EXTRAIT À LIRE:
↓↓↓

Cahier de Douai, Rimbaud, 1870


Parcours : émancipations créatrices
EL « A une passante »

[Intro]
– Baudelaire = naît le 9 avril 1821 à Paris. Pensionnaire au collège Louis le Grand, il obtient
en 1837 et en 1838 des prix de vers latins et de discours français au concours général. Il
fréquente les Romantiques, mais les dettes qu'il contracte poussent sa famille à l'éloigner : il
séjourne alors à La Réunion ; de nombreux poèmes témoignent de l'influence de cette île. En
1848, il commence à traduire l’œuvre d'Edgar Allan Poe, tout en rédigeant des poèmes
(publiés dans des revues) et des critiques d'art.
– Les Fleurs du mal = recueil de cent poèmes publié en 1857, fait l'objet d'un procès : 6
poèmes doivent être supprimés. Il prépare alors la 2de édition des Fleurs du mal, publiée en
1861, dans laquelle figure notre poème. Ce recueil marque un accomplissement (celui du
romantisme et d'une certaine tradition poétique), mais produit surtout une profonde fracture
en introduisant la modernité dans la tradition lyrique occidentale.
– « A une Passante » appartient à la section « Tableaux parisiens » ; il présente le portrait
d'une femme en mouvement. Or, si Baudelaire reprend ici les topoï de la fuite du temps et de
la célébration de la femme (mise en valeur par le blason en vogue au XVIe siècle), comment
produit-il par ailleurs un sonnet résolument moderne ?

↑↑↑

CONSIGNE:
Répondez aux questions suivantes sur l'extrait à lire :
(a) À quelle date et dans quelle ville naît Baudelaire ?
(b) En quelle année paraît la première édition des Fleurs du mal, et combien de poèmes compte-t-elle ?
(c) À quelle section du recueil appartient « A une Passante » ?

DONNÉES DE L'EXERCICE:
↓↓↓

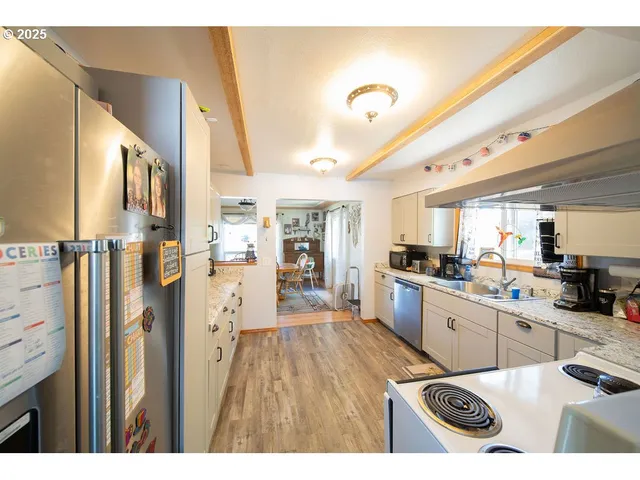 a kitchen with stainless steel appliances kitchen island granite countertop a refrigerator and a stove top oven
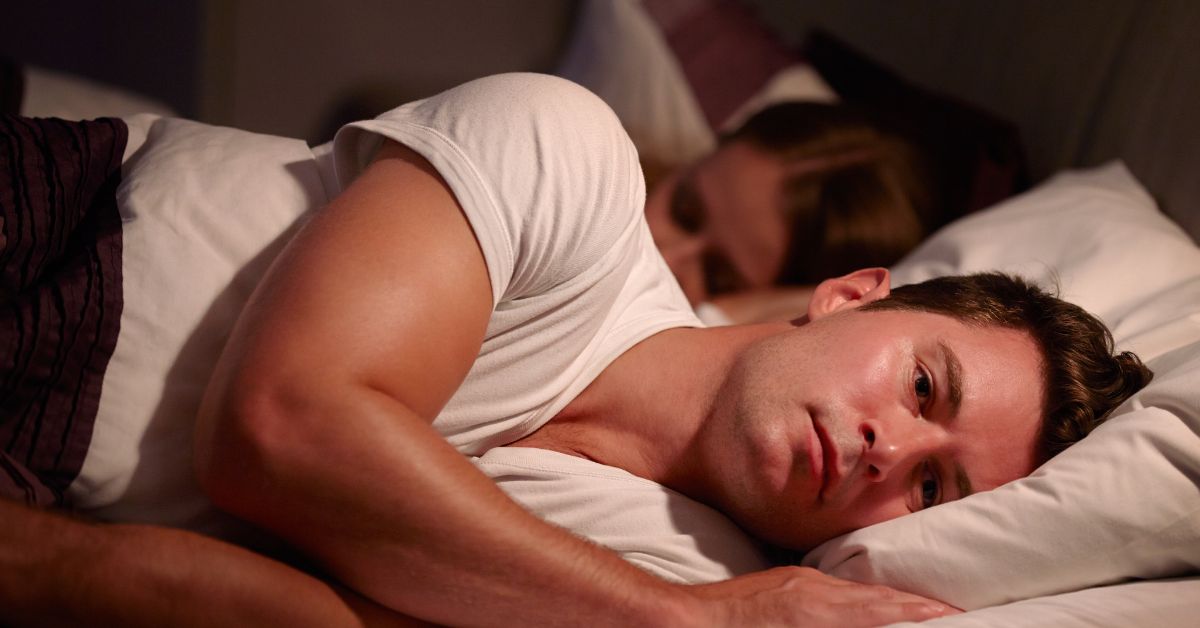 Man lying awake in bed while his partner sleeps beside him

↑↑↑

CORRIGÉ:
(a) Le 9 avril 1821, à Paris.
(b) En 1857 ; elle compte cent poèmes.
(c) À la section « Tableaux parisiens ».